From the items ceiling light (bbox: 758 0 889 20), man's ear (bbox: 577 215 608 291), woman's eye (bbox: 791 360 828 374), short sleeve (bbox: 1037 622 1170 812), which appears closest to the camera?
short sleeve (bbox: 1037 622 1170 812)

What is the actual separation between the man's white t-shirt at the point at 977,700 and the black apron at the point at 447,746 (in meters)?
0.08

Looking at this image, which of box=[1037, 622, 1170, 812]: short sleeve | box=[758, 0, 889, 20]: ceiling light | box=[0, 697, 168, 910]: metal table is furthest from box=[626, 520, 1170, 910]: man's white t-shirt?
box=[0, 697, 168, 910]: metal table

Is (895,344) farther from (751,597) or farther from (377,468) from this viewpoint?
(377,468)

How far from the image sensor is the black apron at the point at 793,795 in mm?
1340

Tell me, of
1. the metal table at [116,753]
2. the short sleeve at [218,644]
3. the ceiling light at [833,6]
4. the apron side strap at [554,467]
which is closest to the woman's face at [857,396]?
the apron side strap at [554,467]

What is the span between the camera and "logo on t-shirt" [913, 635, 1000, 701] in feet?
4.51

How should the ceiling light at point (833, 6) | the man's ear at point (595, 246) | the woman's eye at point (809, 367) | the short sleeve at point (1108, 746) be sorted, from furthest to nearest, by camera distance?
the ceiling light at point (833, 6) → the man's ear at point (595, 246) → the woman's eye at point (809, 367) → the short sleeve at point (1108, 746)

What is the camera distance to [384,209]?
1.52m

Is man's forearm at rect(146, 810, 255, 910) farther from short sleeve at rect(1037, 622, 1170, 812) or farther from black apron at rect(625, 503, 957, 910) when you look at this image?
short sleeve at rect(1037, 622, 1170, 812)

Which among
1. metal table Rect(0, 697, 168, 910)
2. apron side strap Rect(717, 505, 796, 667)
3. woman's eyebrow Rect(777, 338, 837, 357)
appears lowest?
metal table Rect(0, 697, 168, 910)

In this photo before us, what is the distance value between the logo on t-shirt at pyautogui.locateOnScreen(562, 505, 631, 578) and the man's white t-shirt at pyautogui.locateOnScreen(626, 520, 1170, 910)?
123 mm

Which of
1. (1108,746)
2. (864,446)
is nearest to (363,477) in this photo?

[Exercise directions]: Can you lay out every row above as a numbered list, leaving out the blank lines?

[Solution]:
1. From the items ceiling light (bbox: 758 0 889 20), man's ear (bbox: 577 215 608 291), woman's eye (bbox: 791 360 828 374), short sleeve (bbox: 1037 622 1170 812), which appears closest to the camera?
2. short sleeve (bbox: 1037 622 1170 812)
3. What is the actual separation between the man's white t-shirt at the point at 977,700 and the black apron at the point at 447,746 (in meters)?
4. 0.08
5. Looking at this image, which of box=[1037, 622, 1170, 812]: short sleeve | box=[758, 0, 889, 20]: ceiling light | box=[0, 697, 168, 910]: metal table is furthest from box=[626, 520, 1170, 910]: man's white t-shirt?
6. box=[0, 697, 168, 910]: metal table
7. Is (895,344) farther from (751,597) or farther from (377,468) from this viewpoint?
8. (377,468)
9. How far from the image sensor is the black apron at the point at 793,795 in mm?
10. 1340
11. Tell me, of
12. 1. the metal table at [116,753]
13. 2. the short sleeve at [218,644]
14. 3. the ceiling light at [833,6]
15. 4. the apron side strap at [554,467]
16. which is closest to the woman's face at [857,396]?
17. the apron side strap at [554,467]
18. What is the span between the camera and "logo on t-shirt" [913, 635, 1000, 701] in feet?
19. 4.51
20. How should the ceiling light at point (833, 6) | the man's ear at point (595, 246) | the woman's eye at point (809, 367) | the short sleeve at point (1108, 746) be sorted, from furthest to nearest, by camera distance?
21. the ceiling light at point (833, 6) → the man's ear at point (595, 246) → the woman's eye at point (809, 367) → the short sleeve at point (1108, 746)
22. What is the camera distance to [384,209]?
23. 1.52m
24. Is man's forearm at rect(146, 810, 255, 910) farther from short sleeve at rect(1037, 622, 1170, 812) or farther from black apron at rect(625, 503, 957, 910) when you look at this image?
25. short sleeve at rect(1037, 622, 1170, 812)
26. Which among
27. 1. metal table Rect(0, 697, 168, 910)
28. 2. apron side strap Rect(717, 505, 796, 667)
29. 3. woman's eyebrow Rect(777, 338, 837, 357)
30. appears lowest?
31. metal table Rect(0, 697, 168, 910)
32. In this photo before us, what is the distance value between the logo on t-shirt at pyautogui.locateOnScreen(562, 505, 631, 578) and the man's white t-shirt at pyautogui.locateOnScreen(626, 520, 1170, 910)?
33. 123 mm
34. Which of
35. 1. (1108,746)
36. 2. (864,446)
37. is nearest to (363,477) in this photo?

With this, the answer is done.